Un dolor torácico de aparición repentina acompañado de dificultad respiratoria necesita valoración médica. Estos síntomas pueden deberse a un neumotórax, pero también a otras enfermedades que no pueden diferenciarse con seguridad sin una exploración y las pruebas adecuadas.

¿Qué ocurre si tengo una enfermedad pulmonar y sufro un neumotórax?

La repercusión puede ser mayor porque la reserva respiratoria previa suele ser menor. Por ello, enfermedades como el enfisema, la EPOC o determinadas enfermedades pulmonares crónicas hacen necesario valorar el episodio con especial atención, incluso cuando el neumotórax no parece muy grande.

¿Qué es un neumotórax a tensión?

Es una situación en la que el aire se acumula progresivamente bajo presión dentro del espacio pleural. Puede comprimir el pulmón y afectar también a la circulación sanguínea. Produce deterioro respiratorio o circulatorio y constituye una emergencia que requiere tratamiento inmediato.

¿Una saturación de oxígeno normal significa que el neumotórax no es grave?

No. La saturación aporta información importante, pero no debe utilizarse aisladamente. Puede existir un neumotórax relevante con una saturación inicialmente conservada. El dolor, la dificultad respiratoria, la tensión arterial, la frecuencia cardiaca y las pruebas de imagen también deben valorarse.

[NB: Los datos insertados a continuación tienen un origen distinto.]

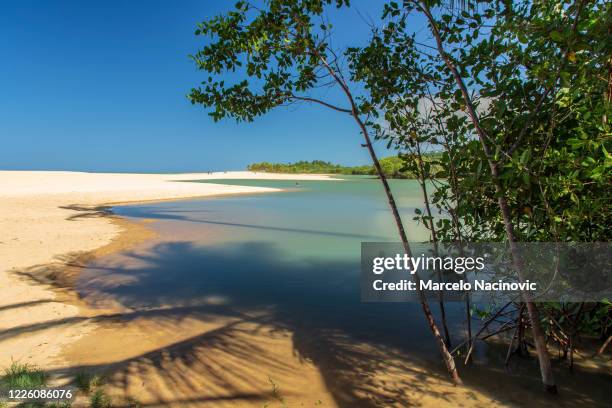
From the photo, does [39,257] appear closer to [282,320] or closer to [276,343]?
[282,320]

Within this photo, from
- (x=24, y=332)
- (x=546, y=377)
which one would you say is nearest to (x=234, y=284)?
(x=24, y=332)

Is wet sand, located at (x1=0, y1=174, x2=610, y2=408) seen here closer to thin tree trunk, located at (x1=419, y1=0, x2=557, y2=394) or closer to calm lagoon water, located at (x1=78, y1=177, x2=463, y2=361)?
calm lagoon water, located at (x1=78, y1=177, x2=463, y2=361)

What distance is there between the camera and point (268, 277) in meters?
10.1

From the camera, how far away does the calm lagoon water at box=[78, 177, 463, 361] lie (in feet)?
23.0

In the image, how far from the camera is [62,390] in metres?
4.12

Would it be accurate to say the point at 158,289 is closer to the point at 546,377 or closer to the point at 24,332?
the point at 24,332

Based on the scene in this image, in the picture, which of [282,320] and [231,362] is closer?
[231,362]

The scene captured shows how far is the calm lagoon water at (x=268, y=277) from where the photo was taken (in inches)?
275

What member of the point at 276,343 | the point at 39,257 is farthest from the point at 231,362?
the point at 39,257

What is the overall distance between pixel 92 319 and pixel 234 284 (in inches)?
133

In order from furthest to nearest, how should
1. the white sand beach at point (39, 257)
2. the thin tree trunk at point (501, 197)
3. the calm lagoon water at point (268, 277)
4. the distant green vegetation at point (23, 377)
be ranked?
the calm lagoon water at point (268, 277) < the white sand beach at point (39, 257) < the distant green vegetation at point (23, 377) < the thin tree trunk at point (501, 197)

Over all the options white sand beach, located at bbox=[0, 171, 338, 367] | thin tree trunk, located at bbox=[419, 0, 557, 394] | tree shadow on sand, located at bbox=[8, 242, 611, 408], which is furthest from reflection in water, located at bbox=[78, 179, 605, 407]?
white sand beach, located at bbox=[0, 171, 338, 367]

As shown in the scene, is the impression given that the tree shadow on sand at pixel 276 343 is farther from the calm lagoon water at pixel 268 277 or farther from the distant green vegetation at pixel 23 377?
the distant green vegetation at pixel 23 377

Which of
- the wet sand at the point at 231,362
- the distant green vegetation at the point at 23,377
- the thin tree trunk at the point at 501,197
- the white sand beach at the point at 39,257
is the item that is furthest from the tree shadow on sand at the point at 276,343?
the thin tree trunk at the point at 501,197
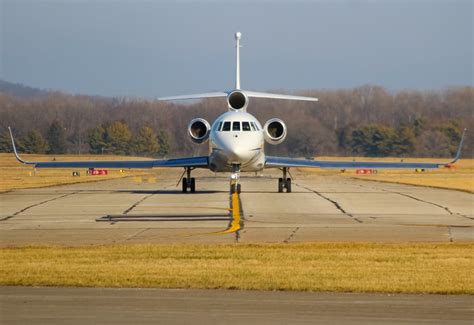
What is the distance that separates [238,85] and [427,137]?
5331cm

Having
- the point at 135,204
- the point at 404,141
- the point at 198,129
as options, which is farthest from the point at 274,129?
the point at 404,141

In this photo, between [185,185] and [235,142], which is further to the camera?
[185,185]

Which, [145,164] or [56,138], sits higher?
[145,164]

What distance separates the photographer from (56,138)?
8950 cm

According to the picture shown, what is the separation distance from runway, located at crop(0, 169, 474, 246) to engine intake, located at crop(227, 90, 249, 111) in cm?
438

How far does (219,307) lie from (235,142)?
23.2 meters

¿Un neumotórax urgente siempre necesita un drenaje?

No siempre. El tratamiento depende del tamaño, los síntomas y la situación clínica. Algunos pacientes pueden tratarse mediante observación o aspiración, mientras que otros requieren un drenaje pleural. La elección se realiza después de valorar el episodio completo.

¿Ir a urgencias por un neumotórax significa que tendré que operarme?

No. El tratamiento urgente busca estabilizar al paciente y permitir que el pulmón vuelva a expandirse. La cirugía se plantea posteriormente en situaciones concretas, como determinados neumotórax recurrentes, fugas de aire persistentes u otras circunstancias específicas.

¿Puede empeorar un neumotórax que inicialmente era pequeño?

Sí. Si continúa entrando aire en el espacio pleural, el neumotórax puede aumentar después de la primera valoración. Por eso, si durante el seguimiento aparece más falta de aire, mayor dolor, mareo o deterioro general, es necesario volver a consultar.